▸ **Goal of the exercise**:
Copy the stretch from the line containing "As captured in" through the end of the entries, replacing "electrical cable" with "power cord" and leaving everything else unchanged.

▸ **Provided records**:
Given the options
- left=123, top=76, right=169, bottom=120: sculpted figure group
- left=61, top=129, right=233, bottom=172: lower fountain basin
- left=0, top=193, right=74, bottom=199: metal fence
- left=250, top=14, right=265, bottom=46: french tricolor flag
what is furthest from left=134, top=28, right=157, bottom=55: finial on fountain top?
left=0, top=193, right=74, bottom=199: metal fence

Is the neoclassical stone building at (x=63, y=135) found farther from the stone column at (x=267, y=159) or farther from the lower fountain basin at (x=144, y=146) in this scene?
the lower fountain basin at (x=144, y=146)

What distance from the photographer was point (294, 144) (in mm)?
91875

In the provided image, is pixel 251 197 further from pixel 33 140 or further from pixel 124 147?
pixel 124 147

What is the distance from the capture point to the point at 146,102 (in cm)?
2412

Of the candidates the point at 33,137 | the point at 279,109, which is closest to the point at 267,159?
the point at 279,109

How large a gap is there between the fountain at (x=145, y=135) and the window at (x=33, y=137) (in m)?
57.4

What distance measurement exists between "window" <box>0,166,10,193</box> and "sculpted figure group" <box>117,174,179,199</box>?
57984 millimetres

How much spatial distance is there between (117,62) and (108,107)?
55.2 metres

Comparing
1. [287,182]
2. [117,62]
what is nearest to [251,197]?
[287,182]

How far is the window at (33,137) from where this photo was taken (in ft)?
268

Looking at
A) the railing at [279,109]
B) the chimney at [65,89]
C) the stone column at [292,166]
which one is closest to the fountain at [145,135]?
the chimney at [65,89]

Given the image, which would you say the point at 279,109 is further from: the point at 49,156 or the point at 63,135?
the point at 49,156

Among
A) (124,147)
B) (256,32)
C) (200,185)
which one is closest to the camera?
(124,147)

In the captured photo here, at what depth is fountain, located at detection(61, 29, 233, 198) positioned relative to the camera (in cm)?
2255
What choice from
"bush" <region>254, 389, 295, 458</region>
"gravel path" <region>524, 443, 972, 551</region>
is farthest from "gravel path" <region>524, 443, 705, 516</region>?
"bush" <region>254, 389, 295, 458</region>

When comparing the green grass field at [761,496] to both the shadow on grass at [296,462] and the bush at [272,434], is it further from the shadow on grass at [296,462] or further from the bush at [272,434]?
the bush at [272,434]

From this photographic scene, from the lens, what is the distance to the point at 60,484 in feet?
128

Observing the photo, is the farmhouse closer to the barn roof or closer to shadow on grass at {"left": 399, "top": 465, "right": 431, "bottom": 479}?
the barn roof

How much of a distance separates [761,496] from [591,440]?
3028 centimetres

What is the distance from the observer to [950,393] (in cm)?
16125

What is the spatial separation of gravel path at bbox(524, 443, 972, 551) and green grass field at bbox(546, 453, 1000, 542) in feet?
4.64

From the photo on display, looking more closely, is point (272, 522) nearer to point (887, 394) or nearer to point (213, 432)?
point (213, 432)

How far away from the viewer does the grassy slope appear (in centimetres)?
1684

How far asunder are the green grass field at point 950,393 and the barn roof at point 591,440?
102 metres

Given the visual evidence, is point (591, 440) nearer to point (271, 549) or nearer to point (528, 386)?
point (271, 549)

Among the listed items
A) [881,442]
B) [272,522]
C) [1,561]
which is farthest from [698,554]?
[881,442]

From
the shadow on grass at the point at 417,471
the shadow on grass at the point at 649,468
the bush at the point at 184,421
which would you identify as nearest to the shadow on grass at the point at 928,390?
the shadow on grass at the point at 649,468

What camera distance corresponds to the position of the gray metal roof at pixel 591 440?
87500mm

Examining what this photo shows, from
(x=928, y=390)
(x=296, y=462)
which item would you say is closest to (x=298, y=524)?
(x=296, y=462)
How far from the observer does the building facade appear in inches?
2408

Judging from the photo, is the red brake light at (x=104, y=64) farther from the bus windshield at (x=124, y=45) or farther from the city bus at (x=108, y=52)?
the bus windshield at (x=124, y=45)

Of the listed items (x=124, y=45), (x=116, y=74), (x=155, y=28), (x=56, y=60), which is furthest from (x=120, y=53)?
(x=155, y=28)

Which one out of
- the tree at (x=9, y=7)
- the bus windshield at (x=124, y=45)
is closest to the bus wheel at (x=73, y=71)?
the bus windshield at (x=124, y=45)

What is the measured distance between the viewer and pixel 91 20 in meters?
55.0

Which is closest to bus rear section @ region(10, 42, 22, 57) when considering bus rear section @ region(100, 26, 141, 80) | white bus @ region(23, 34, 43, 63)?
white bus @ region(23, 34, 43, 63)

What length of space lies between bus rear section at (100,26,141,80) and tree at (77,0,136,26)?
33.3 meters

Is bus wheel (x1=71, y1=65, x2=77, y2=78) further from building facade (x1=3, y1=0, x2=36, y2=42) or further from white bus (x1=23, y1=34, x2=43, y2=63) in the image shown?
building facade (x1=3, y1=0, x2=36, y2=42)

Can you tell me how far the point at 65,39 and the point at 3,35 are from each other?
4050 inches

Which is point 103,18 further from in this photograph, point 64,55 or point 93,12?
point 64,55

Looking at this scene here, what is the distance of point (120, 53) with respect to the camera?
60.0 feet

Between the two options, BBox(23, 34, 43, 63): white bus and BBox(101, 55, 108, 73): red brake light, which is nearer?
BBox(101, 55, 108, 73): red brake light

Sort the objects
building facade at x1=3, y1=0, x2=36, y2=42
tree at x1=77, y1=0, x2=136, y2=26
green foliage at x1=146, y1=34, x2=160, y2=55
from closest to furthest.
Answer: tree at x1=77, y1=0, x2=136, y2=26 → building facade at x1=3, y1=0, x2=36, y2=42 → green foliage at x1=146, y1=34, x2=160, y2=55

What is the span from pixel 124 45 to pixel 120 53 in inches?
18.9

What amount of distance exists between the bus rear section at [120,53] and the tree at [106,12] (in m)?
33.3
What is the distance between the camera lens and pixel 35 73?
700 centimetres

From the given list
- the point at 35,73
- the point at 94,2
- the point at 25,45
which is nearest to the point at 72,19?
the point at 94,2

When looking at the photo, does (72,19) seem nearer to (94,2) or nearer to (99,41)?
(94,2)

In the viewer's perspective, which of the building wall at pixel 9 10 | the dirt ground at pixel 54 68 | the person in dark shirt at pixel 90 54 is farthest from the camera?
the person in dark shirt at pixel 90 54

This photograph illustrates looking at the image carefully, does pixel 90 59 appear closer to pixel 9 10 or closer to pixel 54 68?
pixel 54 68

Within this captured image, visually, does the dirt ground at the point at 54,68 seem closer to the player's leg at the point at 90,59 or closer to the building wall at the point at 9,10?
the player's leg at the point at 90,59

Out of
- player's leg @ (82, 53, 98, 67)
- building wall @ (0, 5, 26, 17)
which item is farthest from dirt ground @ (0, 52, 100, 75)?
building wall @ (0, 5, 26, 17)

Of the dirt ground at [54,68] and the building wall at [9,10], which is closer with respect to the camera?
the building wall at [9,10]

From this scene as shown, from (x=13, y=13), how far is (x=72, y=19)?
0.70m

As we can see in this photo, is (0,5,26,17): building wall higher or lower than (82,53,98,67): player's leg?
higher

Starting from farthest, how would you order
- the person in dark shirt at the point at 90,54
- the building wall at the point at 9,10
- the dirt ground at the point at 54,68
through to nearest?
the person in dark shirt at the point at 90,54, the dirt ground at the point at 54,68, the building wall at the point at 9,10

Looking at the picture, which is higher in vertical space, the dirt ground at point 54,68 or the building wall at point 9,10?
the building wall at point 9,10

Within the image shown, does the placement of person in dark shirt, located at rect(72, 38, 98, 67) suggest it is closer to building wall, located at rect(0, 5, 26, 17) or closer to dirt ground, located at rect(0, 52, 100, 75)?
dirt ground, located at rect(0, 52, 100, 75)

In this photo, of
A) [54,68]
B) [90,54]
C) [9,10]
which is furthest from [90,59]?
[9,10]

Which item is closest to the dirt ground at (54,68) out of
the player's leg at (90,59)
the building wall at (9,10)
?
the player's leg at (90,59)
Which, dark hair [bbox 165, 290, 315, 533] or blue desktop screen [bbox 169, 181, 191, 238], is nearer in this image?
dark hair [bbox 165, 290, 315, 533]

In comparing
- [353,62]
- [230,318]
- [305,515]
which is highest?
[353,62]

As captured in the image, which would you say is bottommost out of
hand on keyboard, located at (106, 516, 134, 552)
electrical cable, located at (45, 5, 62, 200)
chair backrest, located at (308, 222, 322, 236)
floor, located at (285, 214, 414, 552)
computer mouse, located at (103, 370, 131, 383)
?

▸ **Output of the exercise**:
As captured in the image, which would you say is bottommost out of
hand on keyboard, located at (106, 516, 134, 552)
power cord, located at (45, 5, 62, 200)
chair backrest, located at (308, 222, 322, 236)
floor, located at (285, 214, 414, 552)
computer mouse, located at (103, 370, 131, 383)
?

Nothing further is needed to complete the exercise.